▪ Il y a beaucoup à apprendre des Argentins. Quand il s’agit de faire n’importe quoi avec une économie, ils sont numero uno. Ce sont des champions olympiques de la prestidigitation financière, et des manipulateurs de génie.
En 2001, le pays était profondément endetté. Le gouvernement était à court d’argent. Et la devise perdait rapidement de sa valeur. Qu’ont fait les Argentins ?
D’abord, ils ont rompu leur promesse aux investisseurs et aux épargnants en détachant le peso du dollar. Ensuite, ils ont pris le contrôle des banques et des comptes bancaires. Les gens épargnaient dans des comptes en dollars US pour éviter les problèmes liés au peso. Mais les autorités argentines ont converti de force ces comptes en peso, alors que ce dernier perdait deux tiers de sa valeur.
Ensuite, ils ont pris les réserves de la banque centrale et les ont utilisées pour payer les dépenses courantes — ce qui a poussé le directeur de la banque centrale à démissionner en signe de protestation.
Enfin, quelques années plus tard, les autorités ont pris le contrôle des fonds de pension — afin de les protéger pour les retraités, bien entendu. Et à quoi sont-ils utilisés ? A financer les déficits du pays !
[NDLR : Le gouvernement français n’a pas attendu pour s’inspirer des méthodes argentines… Continuez votre lecture pour découvrir le scandale qui menace les retraites françaises.]
Mais les autorités argentines ne sont pas seulement des canailles — elles donnent aussi le rythme pour le reste du monde développé.
▪ Est-ce là le sort qui attend les entreprises occidentales ?
Voici un avertissement du Financial Times :
« On a beaucoup parlé de la manière dont le monde développé devrait s’attaquer à ses déficits budgétaires structurels. Mais il reste un lien à prendre correctement en compte : les contreparties de ces déficits budgétaires ‘insoutenables’ du secteur public sont des surplus tout aussi ‘insoutenables’ du secteur des entreprises ».
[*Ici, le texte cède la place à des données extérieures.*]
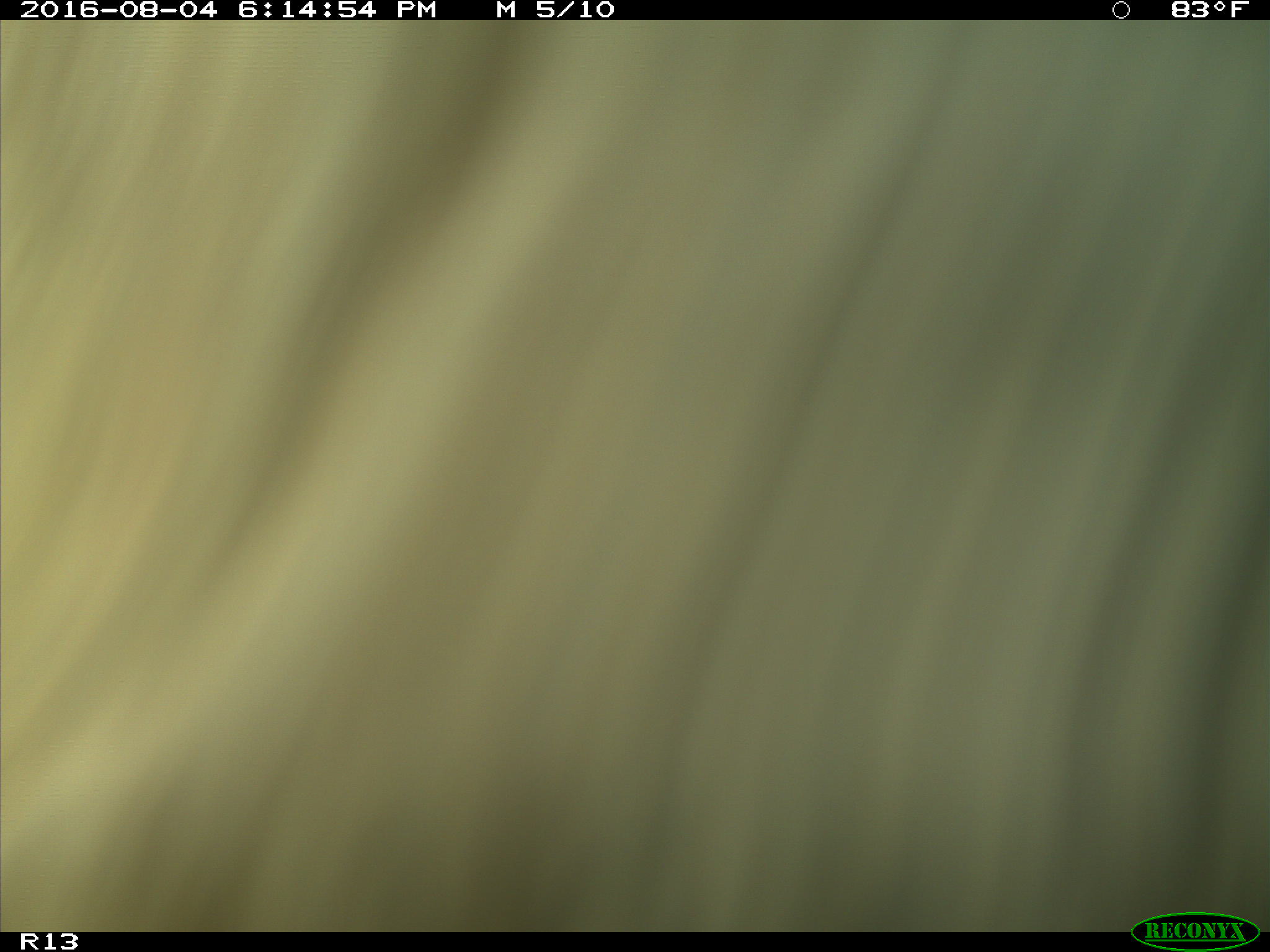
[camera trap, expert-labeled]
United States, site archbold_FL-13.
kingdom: Animalia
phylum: Chordata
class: Mammalia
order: Artiodactyla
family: Bovidae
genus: Bos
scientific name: Bos taurus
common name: domestic cow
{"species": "Bos taurus (domestic cow)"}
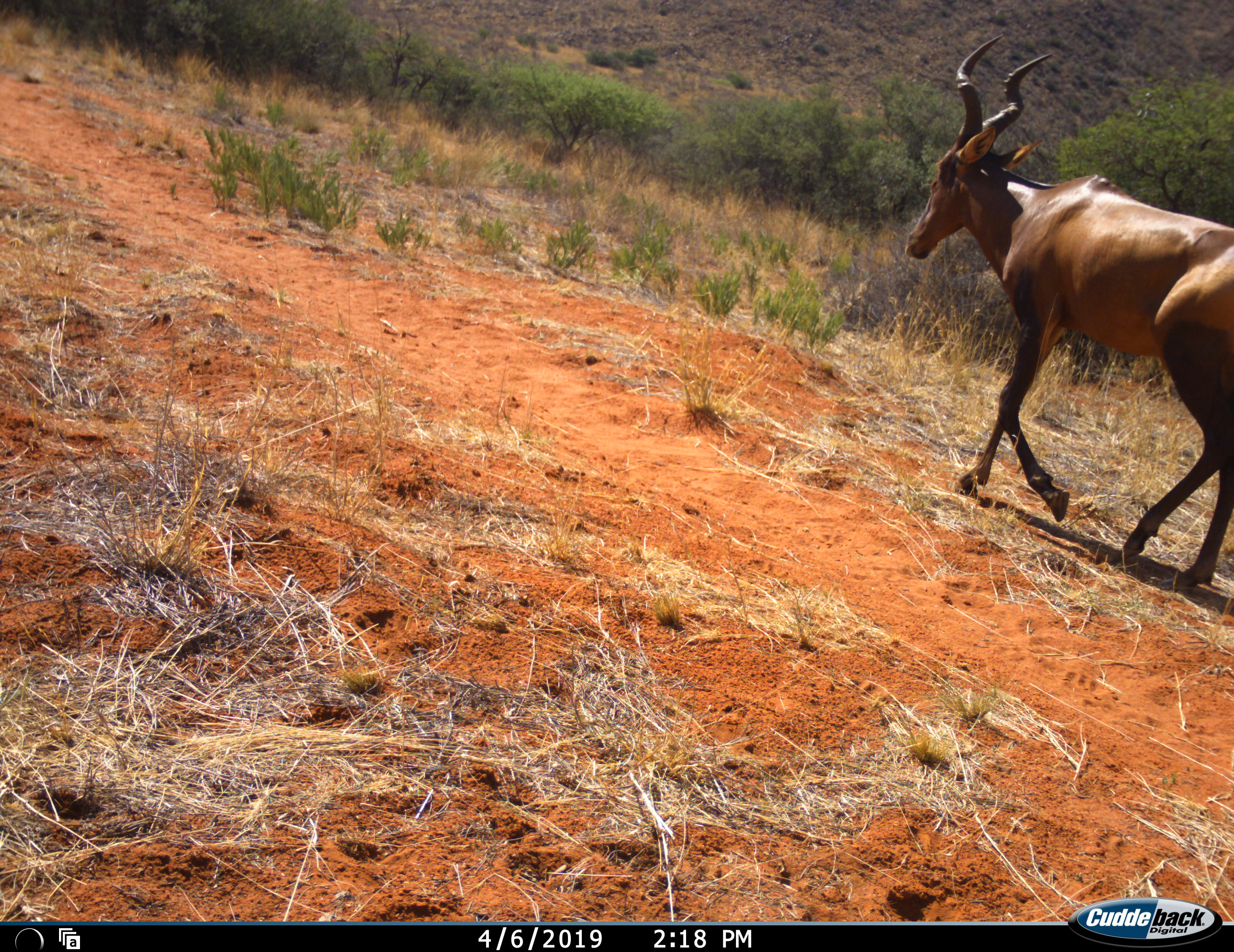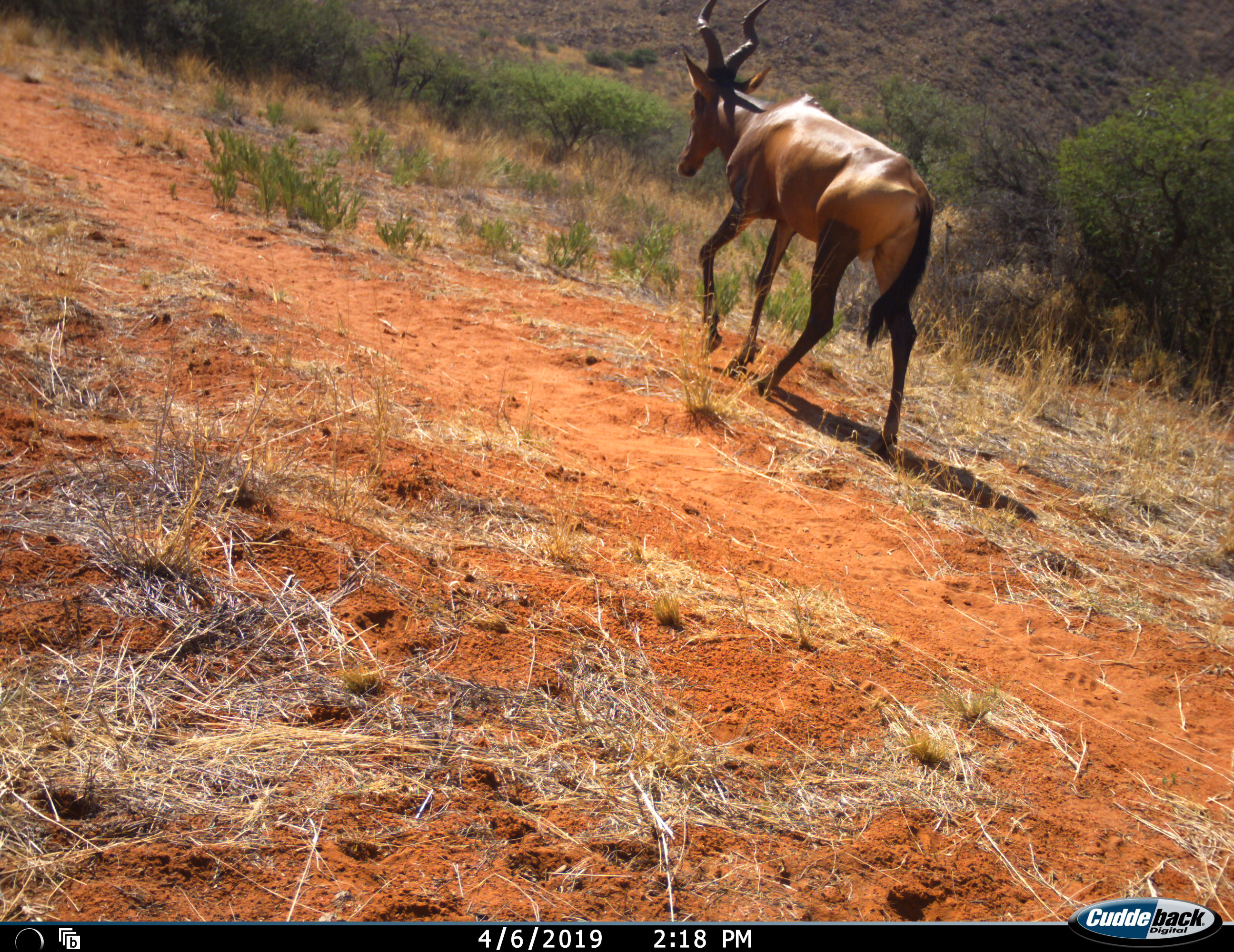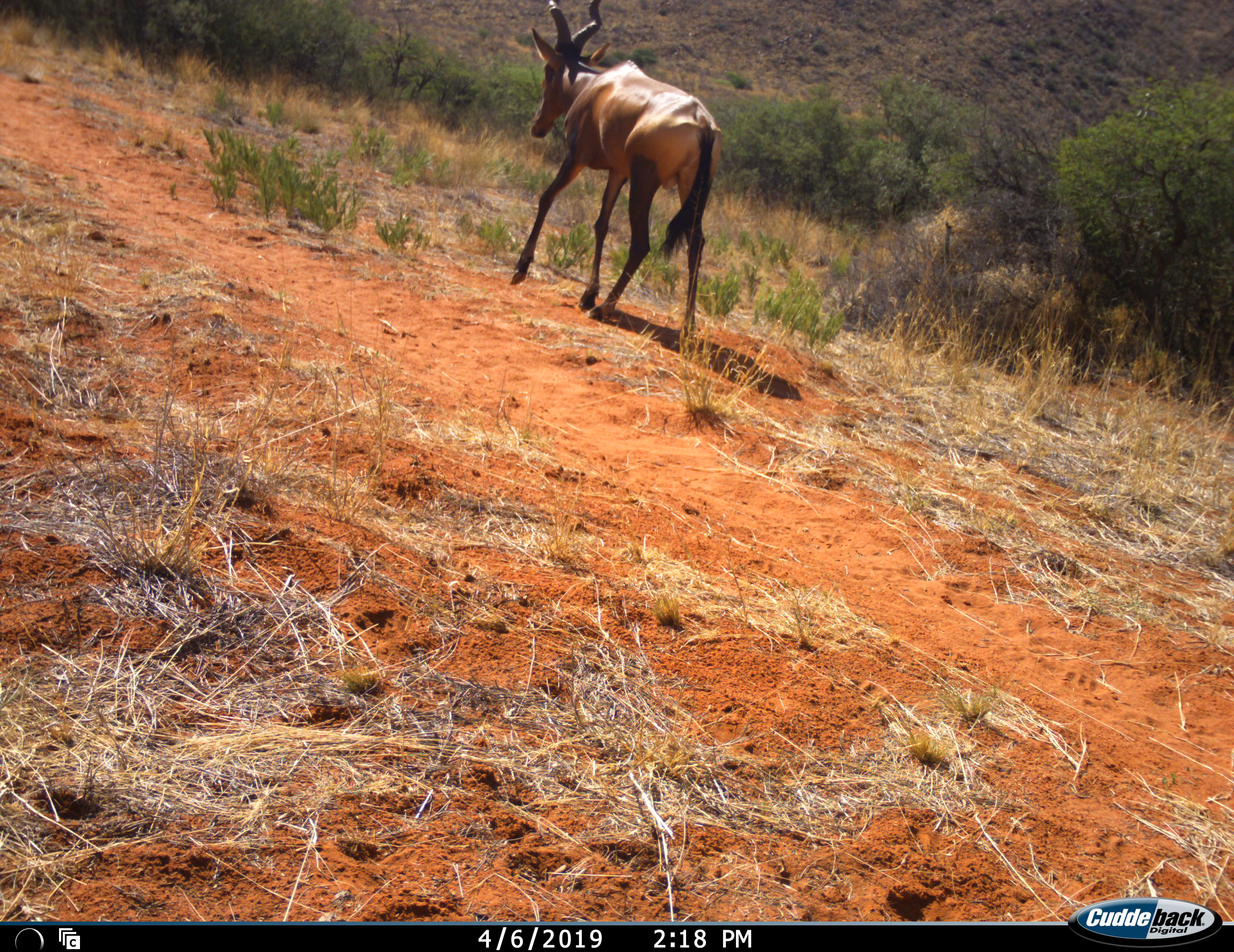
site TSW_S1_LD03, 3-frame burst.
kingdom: Animalia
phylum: Chordata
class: Mammalia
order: Artiodactyla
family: Bovidae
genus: Alcelaphus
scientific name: Alcelaphus buselaphus caama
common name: red hartebeest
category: hartebeestred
Hartebeestred (red hartebeest) (Alcelaphus buselaphus caama), count 1. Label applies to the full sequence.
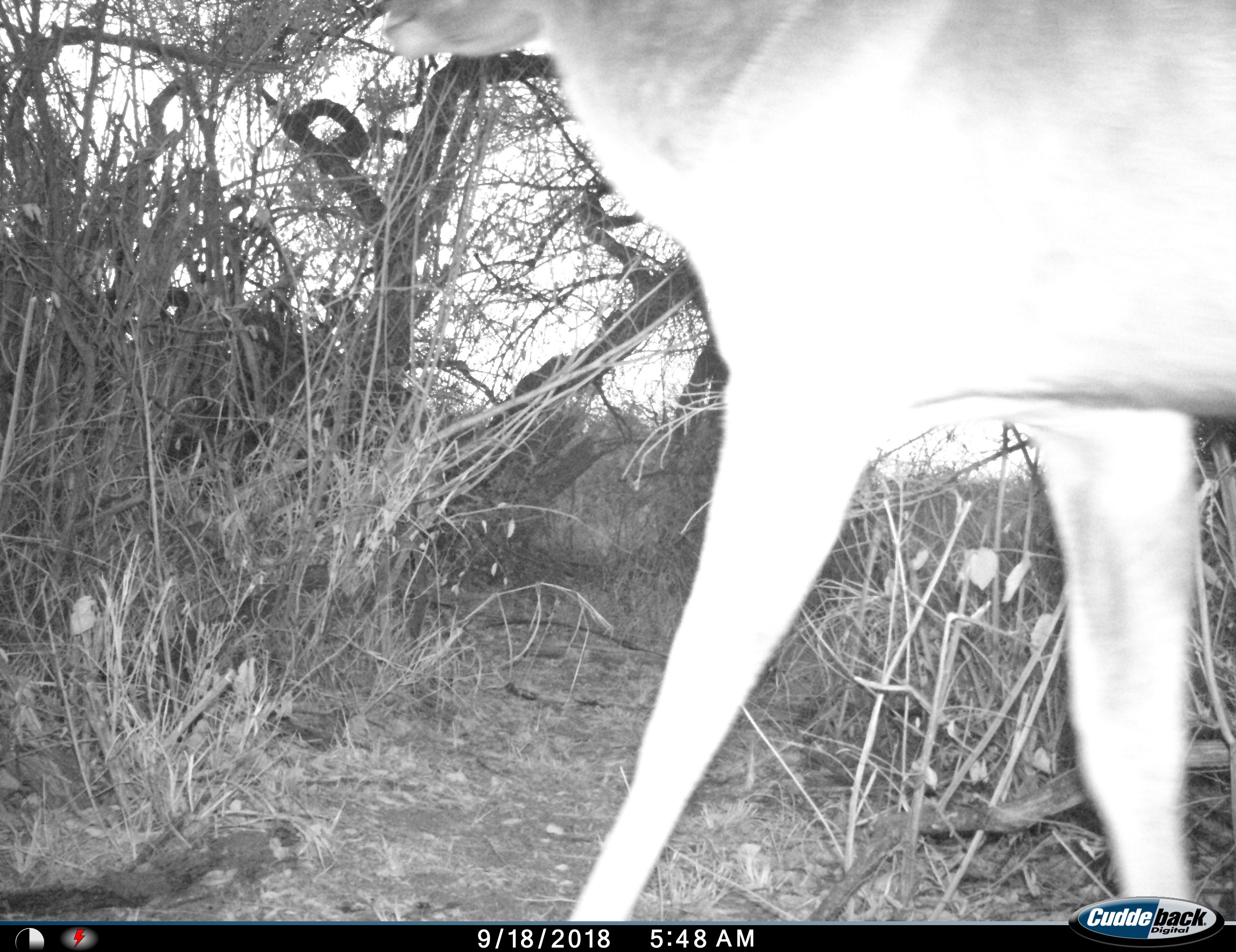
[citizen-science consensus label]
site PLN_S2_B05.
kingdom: Animalia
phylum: Chordata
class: Mammalia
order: Artiodactyla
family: Bovidae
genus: Tragelaphus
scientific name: Tragelaphus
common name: kudu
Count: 1.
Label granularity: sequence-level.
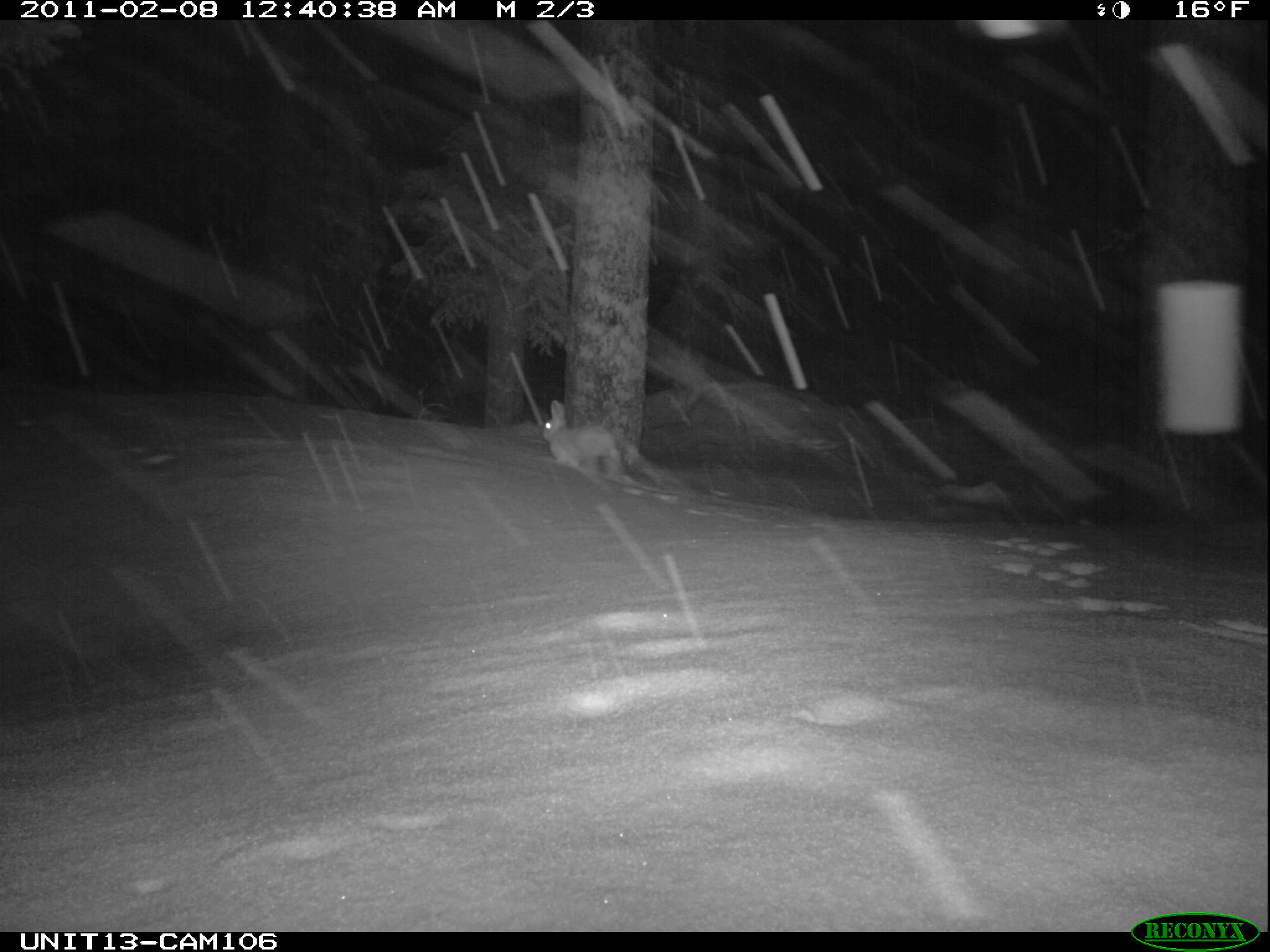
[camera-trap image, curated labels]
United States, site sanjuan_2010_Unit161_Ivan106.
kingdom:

« La sagesse conventionnelle veut que la crise des dettes souveraines actuelle soit le résultat de gouvernements qui se sont montrés trop prodigues. Mais le problème ne vient pas de ce que les gouvernements ont ‘trop dépensé’ ; il vient de ce que les entreprises ont ‘trop peu’ dépensé. De plus, dans la mesure où cette épargne entrepreneuriale est la principale contrepartie des emprunts gouvernementaux, tant que les entreprises ne recommencent pas à dépenser, le fardeau de l’ajustement budgétaire devra porter sur des réductions des services publics et sur une augmentation de l’imposition personnelle. Il est temps de changer de débat, en oubliant la position budgétaire pour se concentrer sur le fait de savoir si un changement dans le comportement des entreprises est responsable du pétrin budgétaire dans lequel se trouve le monde développé ».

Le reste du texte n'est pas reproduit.